St Mungo's could do nothing for him. He'd waited far too long to go in for a diagnosis, and now the only measures he could take were daily potions that tasted like the wrong end of a camel. They slowed down the inevitable progression of the disease, but once it was done with his hands and arms, it would spread to his body. Lungs and hearts did not do so well with working irregularly. Though he'd hired a few people to work on his existing joke products, Gambol was embarrassed that he could no longer make them himself. What was worse was that he also could not create new products by hand as he'd been doing since he was a young man. In a way, he was living vicariously through George and Fred. It reminded him of his pranking days at Hogwarts with Melinda Japes. They'd been thick as thieves for years, but then she'd fallen in love with her pirate witch, and that had been that. They'd kept in touch by owl, of course, but it wasn't the same. The twins, though, they'd stick together no matter what. Gambol was certain of it.


The front door of the shop swung open, activating the silly noise charm for the first time that day.
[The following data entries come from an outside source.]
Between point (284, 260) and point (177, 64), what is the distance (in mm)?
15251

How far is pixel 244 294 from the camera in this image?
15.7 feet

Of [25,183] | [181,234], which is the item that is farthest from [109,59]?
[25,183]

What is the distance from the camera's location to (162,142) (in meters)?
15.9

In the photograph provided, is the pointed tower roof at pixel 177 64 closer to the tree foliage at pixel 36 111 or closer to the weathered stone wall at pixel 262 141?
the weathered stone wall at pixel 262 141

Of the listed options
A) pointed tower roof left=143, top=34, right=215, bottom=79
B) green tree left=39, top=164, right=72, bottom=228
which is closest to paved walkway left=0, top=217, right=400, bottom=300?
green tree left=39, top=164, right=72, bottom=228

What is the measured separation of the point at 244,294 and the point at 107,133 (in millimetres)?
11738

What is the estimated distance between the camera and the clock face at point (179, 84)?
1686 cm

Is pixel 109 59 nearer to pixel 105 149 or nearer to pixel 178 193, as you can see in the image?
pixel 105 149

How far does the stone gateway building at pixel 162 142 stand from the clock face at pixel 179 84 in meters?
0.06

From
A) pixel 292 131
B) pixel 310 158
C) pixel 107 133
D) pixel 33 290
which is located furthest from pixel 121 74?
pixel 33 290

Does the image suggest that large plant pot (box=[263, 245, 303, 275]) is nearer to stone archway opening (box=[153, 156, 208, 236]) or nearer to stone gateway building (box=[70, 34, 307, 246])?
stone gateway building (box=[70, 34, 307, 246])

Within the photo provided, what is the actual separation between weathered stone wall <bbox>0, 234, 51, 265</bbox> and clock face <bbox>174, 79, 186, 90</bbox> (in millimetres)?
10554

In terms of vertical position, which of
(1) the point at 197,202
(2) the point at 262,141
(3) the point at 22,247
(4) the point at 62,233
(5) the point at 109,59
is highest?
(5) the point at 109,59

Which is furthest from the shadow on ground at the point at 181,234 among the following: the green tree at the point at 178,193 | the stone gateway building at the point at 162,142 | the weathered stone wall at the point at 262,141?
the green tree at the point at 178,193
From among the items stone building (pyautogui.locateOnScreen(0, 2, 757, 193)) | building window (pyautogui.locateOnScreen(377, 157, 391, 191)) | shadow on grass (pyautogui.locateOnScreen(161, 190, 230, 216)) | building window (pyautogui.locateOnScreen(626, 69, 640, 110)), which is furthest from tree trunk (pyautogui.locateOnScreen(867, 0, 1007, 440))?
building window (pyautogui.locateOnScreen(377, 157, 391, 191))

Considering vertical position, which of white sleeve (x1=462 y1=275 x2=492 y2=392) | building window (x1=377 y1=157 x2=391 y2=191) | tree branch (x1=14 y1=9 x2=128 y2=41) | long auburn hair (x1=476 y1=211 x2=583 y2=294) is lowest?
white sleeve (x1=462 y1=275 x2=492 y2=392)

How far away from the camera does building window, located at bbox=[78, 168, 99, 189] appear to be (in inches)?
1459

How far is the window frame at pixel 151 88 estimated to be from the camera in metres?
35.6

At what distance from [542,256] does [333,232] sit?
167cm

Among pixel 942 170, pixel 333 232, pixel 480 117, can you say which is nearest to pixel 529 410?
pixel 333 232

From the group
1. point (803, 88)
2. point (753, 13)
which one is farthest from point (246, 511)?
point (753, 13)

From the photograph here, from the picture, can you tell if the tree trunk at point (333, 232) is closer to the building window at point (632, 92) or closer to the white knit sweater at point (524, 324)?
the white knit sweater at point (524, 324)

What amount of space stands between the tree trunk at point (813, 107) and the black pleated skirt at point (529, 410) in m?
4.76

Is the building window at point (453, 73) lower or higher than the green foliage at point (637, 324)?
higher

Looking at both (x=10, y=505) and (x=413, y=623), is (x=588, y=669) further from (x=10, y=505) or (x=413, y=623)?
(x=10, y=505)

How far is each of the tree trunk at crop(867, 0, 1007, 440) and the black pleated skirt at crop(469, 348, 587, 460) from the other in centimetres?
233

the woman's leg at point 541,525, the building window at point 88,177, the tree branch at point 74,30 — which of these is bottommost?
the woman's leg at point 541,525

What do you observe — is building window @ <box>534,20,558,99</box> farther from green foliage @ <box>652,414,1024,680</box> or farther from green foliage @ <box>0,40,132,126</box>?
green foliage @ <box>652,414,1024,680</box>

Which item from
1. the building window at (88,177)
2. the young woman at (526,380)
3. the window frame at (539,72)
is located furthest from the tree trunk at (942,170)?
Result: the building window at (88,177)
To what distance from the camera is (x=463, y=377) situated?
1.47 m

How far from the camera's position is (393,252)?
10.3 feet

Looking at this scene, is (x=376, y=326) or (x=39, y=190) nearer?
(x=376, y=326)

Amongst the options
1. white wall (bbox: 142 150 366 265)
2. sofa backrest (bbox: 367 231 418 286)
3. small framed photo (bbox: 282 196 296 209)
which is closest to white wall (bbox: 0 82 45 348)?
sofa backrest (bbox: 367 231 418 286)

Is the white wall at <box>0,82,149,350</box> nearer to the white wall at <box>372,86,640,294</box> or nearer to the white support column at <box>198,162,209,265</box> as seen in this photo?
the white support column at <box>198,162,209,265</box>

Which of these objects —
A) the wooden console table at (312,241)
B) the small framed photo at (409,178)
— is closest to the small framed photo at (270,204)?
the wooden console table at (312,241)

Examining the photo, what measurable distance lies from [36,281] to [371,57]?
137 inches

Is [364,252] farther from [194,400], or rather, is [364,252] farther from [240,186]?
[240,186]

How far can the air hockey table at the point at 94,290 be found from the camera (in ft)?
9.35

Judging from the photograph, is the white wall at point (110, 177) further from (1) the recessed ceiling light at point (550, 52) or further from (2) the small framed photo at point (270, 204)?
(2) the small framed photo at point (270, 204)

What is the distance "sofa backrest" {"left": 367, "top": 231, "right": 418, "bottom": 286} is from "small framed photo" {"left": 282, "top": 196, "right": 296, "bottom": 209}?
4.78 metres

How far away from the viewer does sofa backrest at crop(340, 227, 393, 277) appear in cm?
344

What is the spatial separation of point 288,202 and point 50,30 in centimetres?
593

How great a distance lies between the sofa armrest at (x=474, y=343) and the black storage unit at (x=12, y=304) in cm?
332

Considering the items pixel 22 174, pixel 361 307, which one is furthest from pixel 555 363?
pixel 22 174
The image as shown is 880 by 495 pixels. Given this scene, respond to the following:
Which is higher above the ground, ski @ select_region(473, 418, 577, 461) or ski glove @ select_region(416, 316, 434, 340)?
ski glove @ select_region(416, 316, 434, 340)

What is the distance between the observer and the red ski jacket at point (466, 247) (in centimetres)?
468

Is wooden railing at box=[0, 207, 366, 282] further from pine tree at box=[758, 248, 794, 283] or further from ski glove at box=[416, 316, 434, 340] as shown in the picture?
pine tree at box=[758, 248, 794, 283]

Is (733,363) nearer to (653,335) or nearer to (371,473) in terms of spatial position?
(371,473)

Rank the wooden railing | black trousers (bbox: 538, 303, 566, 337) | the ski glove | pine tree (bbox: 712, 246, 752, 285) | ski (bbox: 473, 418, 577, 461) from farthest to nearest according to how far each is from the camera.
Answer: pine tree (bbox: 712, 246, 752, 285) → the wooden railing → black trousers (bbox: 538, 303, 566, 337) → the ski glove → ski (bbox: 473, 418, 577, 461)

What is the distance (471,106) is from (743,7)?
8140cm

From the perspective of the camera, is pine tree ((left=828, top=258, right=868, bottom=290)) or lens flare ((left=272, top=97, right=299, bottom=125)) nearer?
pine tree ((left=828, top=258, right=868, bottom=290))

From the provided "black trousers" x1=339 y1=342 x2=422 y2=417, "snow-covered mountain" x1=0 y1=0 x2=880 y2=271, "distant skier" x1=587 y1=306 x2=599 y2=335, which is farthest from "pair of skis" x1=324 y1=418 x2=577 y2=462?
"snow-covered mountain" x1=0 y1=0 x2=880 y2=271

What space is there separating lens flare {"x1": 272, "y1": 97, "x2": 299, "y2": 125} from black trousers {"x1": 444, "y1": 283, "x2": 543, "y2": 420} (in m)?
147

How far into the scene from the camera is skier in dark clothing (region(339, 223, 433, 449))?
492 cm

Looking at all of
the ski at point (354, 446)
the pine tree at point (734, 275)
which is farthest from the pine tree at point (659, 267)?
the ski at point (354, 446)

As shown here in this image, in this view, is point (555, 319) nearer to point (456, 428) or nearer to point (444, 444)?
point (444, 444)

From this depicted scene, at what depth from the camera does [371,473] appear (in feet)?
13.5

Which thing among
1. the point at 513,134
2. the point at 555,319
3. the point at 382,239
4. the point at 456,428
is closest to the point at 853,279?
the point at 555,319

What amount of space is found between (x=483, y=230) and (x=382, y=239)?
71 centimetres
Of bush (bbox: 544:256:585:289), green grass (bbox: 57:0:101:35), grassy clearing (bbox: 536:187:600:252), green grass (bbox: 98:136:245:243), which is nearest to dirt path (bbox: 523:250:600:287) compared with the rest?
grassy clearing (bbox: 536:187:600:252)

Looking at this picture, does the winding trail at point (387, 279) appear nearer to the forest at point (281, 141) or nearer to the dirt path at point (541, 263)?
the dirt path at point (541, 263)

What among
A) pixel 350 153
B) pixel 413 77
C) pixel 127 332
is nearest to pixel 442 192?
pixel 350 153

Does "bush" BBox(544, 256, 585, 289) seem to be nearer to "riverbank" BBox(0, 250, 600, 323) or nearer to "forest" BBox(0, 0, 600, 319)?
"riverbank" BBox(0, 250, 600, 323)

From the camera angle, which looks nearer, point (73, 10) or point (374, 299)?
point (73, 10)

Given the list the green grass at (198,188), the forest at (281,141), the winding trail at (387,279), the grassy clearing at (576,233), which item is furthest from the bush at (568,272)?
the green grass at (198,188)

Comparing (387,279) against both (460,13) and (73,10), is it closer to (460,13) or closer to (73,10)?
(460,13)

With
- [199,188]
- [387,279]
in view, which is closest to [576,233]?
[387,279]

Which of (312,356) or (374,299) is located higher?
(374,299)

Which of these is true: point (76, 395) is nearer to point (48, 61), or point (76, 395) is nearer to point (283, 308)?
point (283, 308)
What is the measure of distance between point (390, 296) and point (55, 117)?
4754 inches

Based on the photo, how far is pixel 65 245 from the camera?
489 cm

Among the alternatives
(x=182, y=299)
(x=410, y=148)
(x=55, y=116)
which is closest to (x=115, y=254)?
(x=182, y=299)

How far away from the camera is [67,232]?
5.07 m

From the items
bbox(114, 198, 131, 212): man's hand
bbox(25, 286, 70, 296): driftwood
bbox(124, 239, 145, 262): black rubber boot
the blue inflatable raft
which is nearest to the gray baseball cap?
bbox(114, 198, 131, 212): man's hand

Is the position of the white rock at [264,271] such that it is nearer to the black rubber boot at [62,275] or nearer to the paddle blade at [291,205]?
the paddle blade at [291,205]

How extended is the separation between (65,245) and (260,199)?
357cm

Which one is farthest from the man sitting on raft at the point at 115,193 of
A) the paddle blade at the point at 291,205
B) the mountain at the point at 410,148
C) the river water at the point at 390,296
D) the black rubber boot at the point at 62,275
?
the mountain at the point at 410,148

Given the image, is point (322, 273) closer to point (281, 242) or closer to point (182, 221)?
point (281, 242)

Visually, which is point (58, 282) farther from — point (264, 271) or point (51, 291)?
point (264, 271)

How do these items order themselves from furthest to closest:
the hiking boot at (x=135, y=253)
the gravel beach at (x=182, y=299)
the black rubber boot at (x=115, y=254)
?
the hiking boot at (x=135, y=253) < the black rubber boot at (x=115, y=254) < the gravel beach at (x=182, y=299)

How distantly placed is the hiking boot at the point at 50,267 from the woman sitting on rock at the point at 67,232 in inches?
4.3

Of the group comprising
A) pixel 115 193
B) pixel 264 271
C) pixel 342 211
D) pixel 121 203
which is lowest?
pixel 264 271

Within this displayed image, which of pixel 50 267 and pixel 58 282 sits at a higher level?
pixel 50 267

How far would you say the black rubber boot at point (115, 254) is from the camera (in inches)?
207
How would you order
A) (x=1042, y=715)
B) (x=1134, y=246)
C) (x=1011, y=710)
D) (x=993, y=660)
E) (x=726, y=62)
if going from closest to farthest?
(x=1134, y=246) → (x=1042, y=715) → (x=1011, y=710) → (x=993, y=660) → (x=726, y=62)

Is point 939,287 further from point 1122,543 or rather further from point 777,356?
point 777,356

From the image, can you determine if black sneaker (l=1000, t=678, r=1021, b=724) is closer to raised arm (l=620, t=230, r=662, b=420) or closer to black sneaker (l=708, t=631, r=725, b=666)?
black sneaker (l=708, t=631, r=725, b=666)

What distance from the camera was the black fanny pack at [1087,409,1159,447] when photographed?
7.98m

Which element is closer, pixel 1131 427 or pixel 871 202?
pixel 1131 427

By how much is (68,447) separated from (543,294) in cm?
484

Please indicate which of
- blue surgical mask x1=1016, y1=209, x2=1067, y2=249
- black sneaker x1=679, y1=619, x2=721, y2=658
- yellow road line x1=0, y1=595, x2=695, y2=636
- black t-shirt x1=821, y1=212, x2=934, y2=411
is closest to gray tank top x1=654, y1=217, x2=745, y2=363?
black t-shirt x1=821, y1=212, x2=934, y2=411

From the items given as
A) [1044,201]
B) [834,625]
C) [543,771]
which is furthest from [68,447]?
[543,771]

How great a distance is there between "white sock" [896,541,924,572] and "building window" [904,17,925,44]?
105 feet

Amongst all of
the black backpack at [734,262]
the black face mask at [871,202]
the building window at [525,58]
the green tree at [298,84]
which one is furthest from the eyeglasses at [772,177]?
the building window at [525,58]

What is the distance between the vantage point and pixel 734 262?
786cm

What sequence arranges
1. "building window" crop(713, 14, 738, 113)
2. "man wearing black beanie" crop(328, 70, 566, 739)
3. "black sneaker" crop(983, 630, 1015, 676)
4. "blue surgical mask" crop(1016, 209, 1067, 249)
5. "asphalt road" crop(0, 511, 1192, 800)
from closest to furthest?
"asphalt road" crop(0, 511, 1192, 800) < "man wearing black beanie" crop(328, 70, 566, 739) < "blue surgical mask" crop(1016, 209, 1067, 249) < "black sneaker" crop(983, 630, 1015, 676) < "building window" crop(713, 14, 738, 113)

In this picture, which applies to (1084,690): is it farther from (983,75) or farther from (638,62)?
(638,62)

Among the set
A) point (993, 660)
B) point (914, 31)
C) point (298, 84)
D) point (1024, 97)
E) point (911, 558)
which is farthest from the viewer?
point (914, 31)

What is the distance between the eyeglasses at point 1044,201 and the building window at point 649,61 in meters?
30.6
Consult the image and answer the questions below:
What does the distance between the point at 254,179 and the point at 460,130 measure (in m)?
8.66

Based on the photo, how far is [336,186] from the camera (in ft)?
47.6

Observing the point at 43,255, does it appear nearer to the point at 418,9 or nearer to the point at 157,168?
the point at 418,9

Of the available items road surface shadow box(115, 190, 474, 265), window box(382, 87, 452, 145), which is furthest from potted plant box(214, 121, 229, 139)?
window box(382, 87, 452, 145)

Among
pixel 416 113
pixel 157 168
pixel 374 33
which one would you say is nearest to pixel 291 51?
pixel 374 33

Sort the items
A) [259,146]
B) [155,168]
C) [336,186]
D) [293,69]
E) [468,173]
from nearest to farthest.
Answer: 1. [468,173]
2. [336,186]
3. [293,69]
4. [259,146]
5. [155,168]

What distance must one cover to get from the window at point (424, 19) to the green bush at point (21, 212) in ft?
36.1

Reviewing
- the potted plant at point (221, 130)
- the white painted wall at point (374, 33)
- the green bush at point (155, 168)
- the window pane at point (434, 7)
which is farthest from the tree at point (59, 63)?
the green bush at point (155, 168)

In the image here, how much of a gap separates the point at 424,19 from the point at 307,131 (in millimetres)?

It had been a slow week for sales, though the number of owl orders to Hogwarts had increased exponentially as the year had worn on.

"Good morning!" Gambol said, sitting behind his desk, his hands folded neatly in front of him. They'd nearly stopped hurting, but he could barely wiggle his pinky fingers One shoe was off so that he could hold his wand between his toes, just in case.

Instead of the telltale sound of footfalls, he heard the rush of-

"'Ello there, Gambol! How's tricks!" Fred cried, sailing over Gambol's head on a broom at top speed.

"Thought we'd fly over and see you!" George crowed, swooping by moments behind his twin.

"Oh, this will be good, won't it?" Gambol replied, his mustache curling with anticipation.

"Yes, indeed," George said, taking a second lap around Gambol's head and landing next to his brother in front of the register. "We created a brilliant swamp!"

"A...swamp...I don't-"

"In the middle of the fifth floor corridor next to that horrible toad's office!" Fred said proudly.

"Even Peeves was impressed!" George continued.

"I...well. Well." Gambol hadn't realized that he'd stood up. He sat down heavily, blinking at the two boys from behind his spectacles. "It sounds like you two are well shot of school, then."

"We may have exaggerated our...post-Hogwarts plan," Fred said sheepishly.

"We may have mentioned a shop," George continued.

"Yeah, at your address," Fred finished.

"So I guess that means we're asking if we can lend a hand here," they said together.

Gambol stared at them. Then, his eyes crinkled with the laughter that hit his lips moments later. The twins stared at the laughing man, who had to bend his foot up at an uncomfortable angle to wipe the tears away from the corner of his eyes.

"Well," he said, when he'd calmed down enough to speak clearly, "It just so happens that I have a shop that needs minding."

"But what about-?"

Gambol slowly raised his arms and let the twins see his hands flop over at the wrist like the dead weight they were. "I need more than just a hand," he said sadly, "and that's no joke."

The twins grins disappeared and they left their brooms in a heap on the floor at once.

Gambol suddenly found himself looking at two identical concerned expressions.

"Is it bad?" Fred asked.

"Unfortunately, yes," Gambol replied.

"Can we do anything?" George asked.

Gambol smiled sadly. "There's only one thing that you can do. You can take my old shop off my useless hands, and you can make it a prankster's paradise. You'll do that for me, won't you?"

The twins looked at each other and then turned back to look at Gambol, their expressions guarded.

"Well," said George, "It's just...we're new to the whole shop thing…"

"...and even if your hands are on the fritz, that doesn't mean that your brain isn't up to snuff," Fred continued.

"So, we think that we might have a place for you on our research and development team," George said.

"That is, if you're up for the task?" Fred finished hopefully.

For the first time in over a year, Augustus Gambol felt his heart grow light. "You two have got yourself a deal," he said, offering his foot. "Now, then, how about we shake on it?"